A Method to the Madness

Like many of you, I really get into watching college basketball this time of year. Unlike most of you, I really get into understanding coaching principles and tactics. This year, I have read all I could find on Tony Bennett’s (head coach at the University of Virginia) coaching style and defensive philosophy. After reading all I could find on the internet yesterday, I watched them play and looked for examples of what I read in both his coaching style and scheme. Now I know that seems odd to most of you, but I really like finding different approaches, and if you have watched Virginia play basketball, you will see it’s different.

You see, Bennett isn’t your typical college basketball coach and his defensive philosophy isn’t typical in college basketball. They play at a very deliberate pace, generally have low scoring games, and really focus on defense first.

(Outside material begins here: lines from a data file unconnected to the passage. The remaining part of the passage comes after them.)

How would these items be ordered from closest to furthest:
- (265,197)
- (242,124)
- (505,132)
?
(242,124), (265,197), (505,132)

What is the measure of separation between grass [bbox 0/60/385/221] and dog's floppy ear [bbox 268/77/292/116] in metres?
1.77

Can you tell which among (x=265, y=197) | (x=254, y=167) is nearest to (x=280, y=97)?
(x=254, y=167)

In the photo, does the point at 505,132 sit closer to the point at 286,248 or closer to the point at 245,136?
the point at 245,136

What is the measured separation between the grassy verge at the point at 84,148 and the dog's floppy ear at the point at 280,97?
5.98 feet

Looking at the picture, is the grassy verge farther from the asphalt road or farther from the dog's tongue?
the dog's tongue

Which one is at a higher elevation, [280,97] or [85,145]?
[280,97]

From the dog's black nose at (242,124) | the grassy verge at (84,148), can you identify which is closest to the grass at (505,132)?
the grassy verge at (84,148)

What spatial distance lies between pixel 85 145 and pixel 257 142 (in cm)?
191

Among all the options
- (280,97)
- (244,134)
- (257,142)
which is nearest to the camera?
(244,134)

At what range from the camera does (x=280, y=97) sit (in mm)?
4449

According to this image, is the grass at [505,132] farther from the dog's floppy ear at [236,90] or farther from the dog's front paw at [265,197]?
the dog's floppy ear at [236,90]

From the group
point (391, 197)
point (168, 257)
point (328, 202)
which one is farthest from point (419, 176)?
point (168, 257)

He expects his players to do three things well on defense: 1) don’t allow a fast break 2) don’t allow dribble penetration 3) don’t allow an offensive rebound on a missed shot. They run something he calls a “Packline” defense to accomplish this goal. In summary, it’s a defense based on helping one another achieve a total team defensive approach to the above three key objectives. Thy put pressure on the ball, but off-ball defenders sag back and look to help. They force you to make outside, contested shots.

Now that’s enough of that for now. I could go in to much more detail, but that’s not the essence of this message. The more I read about Bennett’s communication effort in his coaching style and defensive philosophy, the more I saw the correlation to leadership in general. His expectations are made clear in the recruitment of his players, at each practice, and during each game. It is evident that his expectations are clear when you watch them play.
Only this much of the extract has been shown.